• _DATA SECTION_
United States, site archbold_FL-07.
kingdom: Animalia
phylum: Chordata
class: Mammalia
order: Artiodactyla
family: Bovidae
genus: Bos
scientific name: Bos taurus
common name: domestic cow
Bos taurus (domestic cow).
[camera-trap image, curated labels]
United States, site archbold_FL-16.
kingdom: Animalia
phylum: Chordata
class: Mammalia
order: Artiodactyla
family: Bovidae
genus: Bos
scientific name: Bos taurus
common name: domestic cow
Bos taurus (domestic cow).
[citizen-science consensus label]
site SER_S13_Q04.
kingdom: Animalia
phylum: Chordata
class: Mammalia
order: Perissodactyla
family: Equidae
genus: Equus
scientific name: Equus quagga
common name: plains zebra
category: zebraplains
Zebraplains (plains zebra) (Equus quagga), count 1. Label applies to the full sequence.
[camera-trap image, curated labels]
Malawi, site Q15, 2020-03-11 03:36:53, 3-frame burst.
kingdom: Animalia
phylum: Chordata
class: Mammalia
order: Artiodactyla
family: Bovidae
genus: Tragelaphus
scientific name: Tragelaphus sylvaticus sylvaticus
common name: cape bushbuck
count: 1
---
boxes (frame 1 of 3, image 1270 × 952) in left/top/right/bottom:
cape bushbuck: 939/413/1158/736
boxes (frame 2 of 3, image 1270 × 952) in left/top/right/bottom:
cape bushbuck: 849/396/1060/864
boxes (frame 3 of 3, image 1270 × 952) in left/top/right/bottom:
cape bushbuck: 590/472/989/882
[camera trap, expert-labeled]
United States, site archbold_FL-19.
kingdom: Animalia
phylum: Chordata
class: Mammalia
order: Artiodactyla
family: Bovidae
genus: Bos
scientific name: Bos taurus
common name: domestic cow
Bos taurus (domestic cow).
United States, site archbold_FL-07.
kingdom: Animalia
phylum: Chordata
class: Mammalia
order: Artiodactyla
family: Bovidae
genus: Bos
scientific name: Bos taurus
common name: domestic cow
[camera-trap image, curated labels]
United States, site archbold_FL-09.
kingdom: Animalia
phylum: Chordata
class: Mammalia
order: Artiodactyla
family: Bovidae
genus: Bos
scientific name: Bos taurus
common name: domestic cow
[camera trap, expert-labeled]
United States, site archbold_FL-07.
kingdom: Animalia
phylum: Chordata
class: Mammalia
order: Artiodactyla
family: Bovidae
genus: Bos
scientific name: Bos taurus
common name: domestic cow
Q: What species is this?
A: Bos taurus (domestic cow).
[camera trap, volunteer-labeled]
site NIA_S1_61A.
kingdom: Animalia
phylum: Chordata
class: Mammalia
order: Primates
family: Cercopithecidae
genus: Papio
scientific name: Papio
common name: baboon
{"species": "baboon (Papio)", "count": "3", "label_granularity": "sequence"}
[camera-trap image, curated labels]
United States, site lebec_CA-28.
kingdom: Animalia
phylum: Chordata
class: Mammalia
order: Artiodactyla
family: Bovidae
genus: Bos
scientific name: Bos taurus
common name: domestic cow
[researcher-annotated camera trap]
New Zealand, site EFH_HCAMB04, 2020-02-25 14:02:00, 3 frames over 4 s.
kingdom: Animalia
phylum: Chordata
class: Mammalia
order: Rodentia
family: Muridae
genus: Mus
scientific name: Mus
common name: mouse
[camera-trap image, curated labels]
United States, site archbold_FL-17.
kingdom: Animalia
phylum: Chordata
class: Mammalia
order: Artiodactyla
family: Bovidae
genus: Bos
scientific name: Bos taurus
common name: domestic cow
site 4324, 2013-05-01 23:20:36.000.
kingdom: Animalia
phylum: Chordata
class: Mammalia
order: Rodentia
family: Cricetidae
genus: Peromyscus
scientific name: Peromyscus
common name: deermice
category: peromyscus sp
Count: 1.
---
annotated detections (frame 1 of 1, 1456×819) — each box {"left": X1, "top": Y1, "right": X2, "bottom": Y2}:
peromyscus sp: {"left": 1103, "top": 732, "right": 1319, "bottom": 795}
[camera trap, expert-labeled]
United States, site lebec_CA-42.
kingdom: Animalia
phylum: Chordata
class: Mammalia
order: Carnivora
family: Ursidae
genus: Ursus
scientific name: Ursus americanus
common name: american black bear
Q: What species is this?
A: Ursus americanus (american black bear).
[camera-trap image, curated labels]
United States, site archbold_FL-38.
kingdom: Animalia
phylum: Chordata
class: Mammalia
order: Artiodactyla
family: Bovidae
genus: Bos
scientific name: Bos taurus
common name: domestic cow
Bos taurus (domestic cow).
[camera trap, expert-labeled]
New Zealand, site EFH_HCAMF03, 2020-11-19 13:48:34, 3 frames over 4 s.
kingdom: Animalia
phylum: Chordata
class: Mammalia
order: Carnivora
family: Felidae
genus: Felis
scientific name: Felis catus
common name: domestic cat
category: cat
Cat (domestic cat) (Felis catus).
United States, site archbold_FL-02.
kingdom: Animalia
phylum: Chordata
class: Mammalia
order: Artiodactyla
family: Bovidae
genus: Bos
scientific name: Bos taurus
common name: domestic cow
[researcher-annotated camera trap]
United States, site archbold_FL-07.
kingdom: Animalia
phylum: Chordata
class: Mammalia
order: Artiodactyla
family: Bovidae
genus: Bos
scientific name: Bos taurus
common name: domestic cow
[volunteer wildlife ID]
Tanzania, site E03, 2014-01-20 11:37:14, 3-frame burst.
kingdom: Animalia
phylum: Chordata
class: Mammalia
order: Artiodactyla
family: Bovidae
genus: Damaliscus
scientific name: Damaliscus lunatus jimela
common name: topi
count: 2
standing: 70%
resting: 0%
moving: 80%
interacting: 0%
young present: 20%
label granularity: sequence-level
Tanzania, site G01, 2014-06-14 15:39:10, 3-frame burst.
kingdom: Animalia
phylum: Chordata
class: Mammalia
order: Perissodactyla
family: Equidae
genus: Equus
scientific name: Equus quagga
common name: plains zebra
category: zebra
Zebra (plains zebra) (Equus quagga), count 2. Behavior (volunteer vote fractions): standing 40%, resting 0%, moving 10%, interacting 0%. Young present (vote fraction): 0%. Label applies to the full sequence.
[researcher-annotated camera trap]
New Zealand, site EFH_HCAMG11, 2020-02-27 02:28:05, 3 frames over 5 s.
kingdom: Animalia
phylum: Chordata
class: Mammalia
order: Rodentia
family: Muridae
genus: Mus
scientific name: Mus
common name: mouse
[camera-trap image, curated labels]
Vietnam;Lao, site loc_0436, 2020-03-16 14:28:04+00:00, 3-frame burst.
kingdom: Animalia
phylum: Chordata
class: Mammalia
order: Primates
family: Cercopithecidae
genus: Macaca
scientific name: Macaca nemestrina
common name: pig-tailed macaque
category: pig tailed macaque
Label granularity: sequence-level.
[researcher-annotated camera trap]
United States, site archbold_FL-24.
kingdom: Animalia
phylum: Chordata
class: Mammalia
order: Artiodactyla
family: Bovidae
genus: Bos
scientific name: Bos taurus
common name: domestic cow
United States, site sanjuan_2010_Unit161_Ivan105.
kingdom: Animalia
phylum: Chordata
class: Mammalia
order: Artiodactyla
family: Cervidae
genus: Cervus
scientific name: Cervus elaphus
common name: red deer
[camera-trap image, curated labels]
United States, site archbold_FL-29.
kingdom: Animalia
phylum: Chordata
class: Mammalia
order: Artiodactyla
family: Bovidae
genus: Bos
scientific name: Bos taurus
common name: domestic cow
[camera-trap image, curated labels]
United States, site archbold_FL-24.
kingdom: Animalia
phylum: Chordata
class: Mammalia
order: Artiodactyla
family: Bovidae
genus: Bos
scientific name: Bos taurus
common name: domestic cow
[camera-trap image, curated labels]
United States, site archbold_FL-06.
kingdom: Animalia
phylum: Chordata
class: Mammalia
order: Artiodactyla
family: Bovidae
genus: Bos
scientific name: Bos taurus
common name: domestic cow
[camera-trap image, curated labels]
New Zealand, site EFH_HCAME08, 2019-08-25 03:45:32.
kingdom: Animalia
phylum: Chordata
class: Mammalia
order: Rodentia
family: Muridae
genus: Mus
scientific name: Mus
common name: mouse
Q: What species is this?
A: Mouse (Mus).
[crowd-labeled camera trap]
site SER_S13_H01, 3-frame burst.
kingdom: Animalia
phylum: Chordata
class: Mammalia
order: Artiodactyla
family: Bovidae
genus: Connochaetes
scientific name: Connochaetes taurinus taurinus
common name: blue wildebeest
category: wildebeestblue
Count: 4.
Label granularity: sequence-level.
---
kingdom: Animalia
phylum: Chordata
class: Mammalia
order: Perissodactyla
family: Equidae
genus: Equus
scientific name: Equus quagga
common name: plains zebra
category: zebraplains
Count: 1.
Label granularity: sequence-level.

• _WHAT IS EXPECTED_
Write only the number of lines in the records that contain the string "over".

• _RESPONSE BOX_
3